IM NAMEN DER REPUBLIK!

Das Bundesfinanzgericht hat durch den Richter über die als Beschwerde zu erledigende Berufung des Beschwerdeführers , Straßenname , Ort , vom  gegen den Bescheid des Finanzamt Graz-Umgebung vom betreffend Festsetzung eines ersten Säumniszuschlages zu Recht erkannt:

Der angefochtene Bescheid wird aufgehoben.

Eine Revision an den Verwaltungsgerichtshof ist nach Art. 133 Abs. 4 Bundes-Verfassungsgesetz (B-VG) zulässig.

Entscheidungsgründe

Im Zusammenhang mit der Veräußerung einer Liegenschaft durch den Beschwerdeführer wurde von Seiten des Notars am die Überweisung der Immobilienertragsteuer für den Zeitraum 08/2013 vom Konto des Beschwerdeführers bei der Notartreuhandbank AG an das Finanzamt veranlasst. Dem (mit Vorlageantragsschreiben vorgelegten) Beleg über den Überweisungsauftrag ist ua. folgender Text zu entnehmen:

Empfänger/Zahlungspflichtiger

Finanzamt Graz-Umgebung

8010 Adolf Kolping Gasse 7

Immo ESt

Textzeilen

[Name des Beschwerdeführers]

Erf.Nr. [Nummer]

St. Nr. [Nummer]

Der Überweisungsbetrag von 8.750 Euro wurde vom Finanzamt am als "bloße" Gutschrift verbucht, wodurch sich ein Guthaben in dieser Höhe als Tagessaldo ergab. Am beantragte der Beschwerdeführer die Rückzahlung des auf seinem Abgabenkonto bestehenden Guthabens in Höhe des genannten Betrages.

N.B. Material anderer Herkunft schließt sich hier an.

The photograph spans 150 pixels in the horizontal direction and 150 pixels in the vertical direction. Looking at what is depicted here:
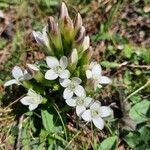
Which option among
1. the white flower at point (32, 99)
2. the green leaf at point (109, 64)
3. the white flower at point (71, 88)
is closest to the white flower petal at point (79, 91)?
the white flower at point (71, 88)

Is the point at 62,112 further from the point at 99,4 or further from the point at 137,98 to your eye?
the point at 99,4

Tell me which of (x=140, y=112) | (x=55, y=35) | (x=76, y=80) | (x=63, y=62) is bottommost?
(x=140, y=112)

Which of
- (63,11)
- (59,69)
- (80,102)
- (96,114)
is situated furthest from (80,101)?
(63,11)

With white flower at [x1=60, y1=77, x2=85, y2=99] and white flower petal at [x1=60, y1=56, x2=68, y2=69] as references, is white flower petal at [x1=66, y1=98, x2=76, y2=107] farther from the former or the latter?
white flower petal at [x1=60, y1=56, x2=68, y2=69]

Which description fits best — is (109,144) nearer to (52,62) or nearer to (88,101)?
(88,101)

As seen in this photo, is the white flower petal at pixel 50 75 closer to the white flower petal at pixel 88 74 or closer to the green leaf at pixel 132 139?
the white flower petal at pixel 88 74

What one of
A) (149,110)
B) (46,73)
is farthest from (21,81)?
(149,110)
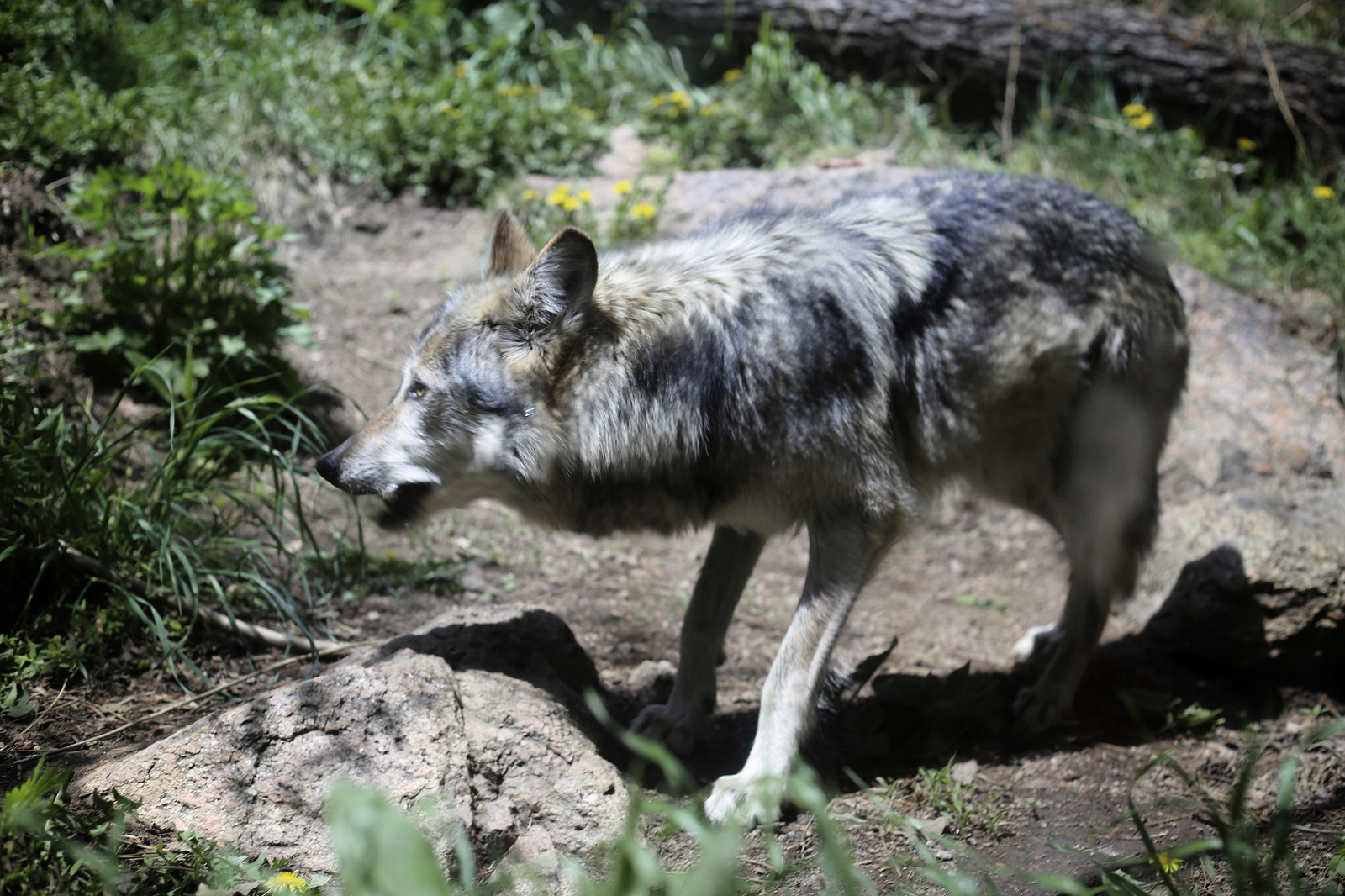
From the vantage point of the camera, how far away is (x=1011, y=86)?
7.52 m

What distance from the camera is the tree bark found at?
716 cm

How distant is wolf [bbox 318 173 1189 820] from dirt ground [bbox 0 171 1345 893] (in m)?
0.35

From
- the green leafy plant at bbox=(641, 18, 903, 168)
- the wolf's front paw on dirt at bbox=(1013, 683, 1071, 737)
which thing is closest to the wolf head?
the wolf's front paw on dirt at bbox=(1013, 683, 1071, 737)

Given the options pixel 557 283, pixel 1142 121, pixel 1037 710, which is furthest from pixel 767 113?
pixel 1037 710

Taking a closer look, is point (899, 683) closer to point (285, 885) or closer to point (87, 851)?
point (285, 885)

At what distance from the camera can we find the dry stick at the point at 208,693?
2.68 meters

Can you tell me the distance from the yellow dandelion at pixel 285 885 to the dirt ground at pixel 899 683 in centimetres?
90

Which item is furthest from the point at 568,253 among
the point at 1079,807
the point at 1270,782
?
the point at 1270,782

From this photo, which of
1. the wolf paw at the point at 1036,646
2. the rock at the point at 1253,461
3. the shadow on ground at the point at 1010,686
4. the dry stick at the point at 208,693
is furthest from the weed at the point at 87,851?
the rock at the point at 1253,461

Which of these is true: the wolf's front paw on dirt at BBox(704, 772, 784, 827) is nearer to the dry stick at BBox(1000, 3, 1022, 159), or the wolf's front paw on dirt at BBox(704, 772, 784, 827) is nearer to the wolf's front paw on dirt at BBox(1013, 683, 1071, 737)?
the wolf's front paw on dirt at BBox(1013, 683, 1071, 737)

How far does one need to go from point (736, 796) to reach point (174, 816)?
155 cm

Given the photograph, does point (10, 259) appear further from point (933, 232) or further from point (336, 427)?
point (933, 232)

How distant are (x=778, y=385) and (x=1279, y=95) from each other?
6402 millimetres

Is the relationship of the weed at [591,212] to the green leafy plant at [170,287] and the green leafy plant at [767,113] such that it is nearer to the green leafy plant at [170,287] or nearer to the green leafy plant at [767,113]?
the green leafy plant at [767,113]
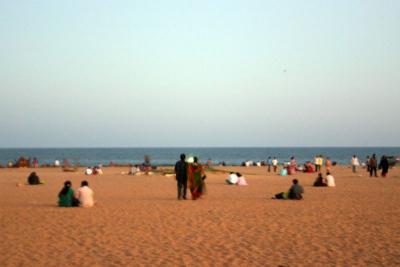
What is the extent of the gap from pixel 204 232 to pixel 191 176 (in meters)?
7.98

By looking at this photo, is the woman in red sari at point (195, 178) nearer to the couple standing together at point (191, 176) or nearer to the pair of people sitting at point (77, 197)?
the couple standing together at point (191, 176)

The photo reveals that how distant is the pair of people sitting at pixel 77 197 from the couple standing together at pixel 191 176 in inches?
147

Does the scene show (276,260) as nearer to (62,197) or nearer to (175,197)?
(62,197)

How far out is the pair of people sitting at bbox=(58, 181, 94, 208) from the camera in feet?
61.8

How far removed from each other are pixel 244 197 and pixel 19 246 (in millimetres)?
12655

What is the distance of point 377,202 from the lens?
21.0 meters

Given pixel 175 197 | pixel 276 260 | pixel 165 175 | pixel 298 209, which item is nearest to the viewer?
pixel 276 260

Mit Buchungstag vom erfolgte die Rückzahlung dieses Guthabens durch das Finanzamt an den Beschwerdeführer. Am erfolgte unter der Bezeichnung der Abgabenart "IE" für den Zeitraum 08/2013 eine Belastung des Abgabenkontos des Beschwerdeführers mit 8.750 Euro.

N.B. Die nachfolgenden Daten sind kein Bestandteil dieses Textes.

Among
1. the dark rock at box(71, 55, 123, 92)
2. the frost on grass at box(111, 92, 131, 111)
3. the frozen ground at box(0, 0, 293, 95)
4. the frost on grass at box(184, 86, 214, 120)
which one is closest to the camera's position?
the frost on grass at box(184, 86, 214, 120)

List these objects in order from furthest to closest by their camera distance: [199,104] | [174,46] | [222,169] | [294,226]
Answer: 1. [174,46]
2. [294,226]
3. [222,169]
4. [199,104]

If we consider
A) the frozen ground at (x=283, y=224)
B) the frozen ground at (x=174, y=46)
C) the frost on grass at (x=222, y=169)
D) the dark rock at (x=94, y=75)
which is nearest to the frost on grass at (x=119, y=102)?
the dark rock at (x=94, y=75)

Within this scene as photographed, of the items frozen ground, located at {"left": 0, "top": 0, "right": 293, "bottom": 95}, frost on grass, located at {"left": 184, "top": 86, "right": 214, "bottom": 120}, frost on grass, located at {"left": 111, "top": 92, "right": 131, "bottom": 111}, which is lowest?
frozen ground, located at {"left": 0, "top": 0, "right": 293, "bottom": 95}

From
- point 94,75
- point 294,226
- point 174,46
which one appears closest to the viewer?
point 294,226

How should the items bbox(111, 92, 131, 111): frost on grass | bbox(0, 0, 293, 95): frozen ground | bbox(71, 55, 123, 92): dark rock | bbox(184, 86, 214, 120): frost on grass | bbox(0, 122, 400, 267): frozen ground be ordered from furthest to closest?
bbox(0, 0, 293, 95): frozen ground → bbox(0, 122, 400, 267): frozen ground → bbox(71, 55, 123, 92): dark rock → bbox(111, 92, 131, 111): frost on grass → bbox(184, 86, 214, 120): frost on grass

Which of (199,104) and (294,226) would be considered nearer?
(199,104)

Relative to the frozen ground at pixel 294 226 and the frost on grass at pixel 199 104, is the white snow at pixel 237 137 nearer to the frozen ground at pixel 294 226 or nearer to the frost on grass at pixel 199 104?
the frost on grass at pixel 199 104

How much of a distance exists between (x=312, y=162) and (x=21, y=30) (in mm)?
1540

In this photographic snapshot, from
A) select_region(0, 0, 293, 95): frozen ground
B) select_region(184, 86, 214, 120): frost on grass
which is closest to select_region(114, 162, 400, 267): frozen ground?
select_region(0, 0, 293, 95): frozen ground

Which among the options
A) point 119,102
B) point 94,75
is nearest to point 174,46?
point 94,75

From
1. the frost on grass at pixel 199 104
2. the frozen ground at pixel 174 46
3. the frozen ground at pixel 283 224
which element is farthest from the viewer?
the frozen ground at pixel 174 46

Mit dem hier angefochtenen Bescheid vom setzte die belangte Behörde gegenüber dem Beschwerdeführer im Zusammenhang mit der Immobilienertragsteuer einen ersten Säumniszuschlag mit dem Betrag von 175 Euro fest. Zur Begründung wird im angefochtenen Bescheid ausgeführt:

Die Festsetzung war erforderlich, weil Sie die oben angeführte Abgabenschuldigkeit nicht bis entrichtet haben.

Dagegen wendet sich der Beschwerdeführer mit Berufungsschreiben vom und beantragt die Aufhebung des angefochtenen Bescheides. Zur Begründung bringt der Beschwerdeführer im Berufungsschreiben vor:

Laut Buchungsmitteilung 3/2013 wurde nur der vom Notar [Name des Notars] überwiesene Geldbetrag € 8.750,00 am gutgeschrieben. Die dieser Zahlung zu Grunde liegende Immobilienertragsteuer wurde am Abgabenkonto nicht belastet, obwohl eine entsprechende Verrechnung am Überweisungsbeleg vermerkt war.

Da mir kein Bescheid über die Immobilienertragsteuer in Höhe von € 8.750,00 zugestellt und auch mein Abgabenkonto damit nicht belastet wurde, bin ich davon ausgegangen, dass ich keine Immobilienertragsteuer schulde und dass aus diesem Grunde nur der einbezahlte Betrag € 8.750,00 auf meinem Abgabenkonto gutgeschrieben wurde.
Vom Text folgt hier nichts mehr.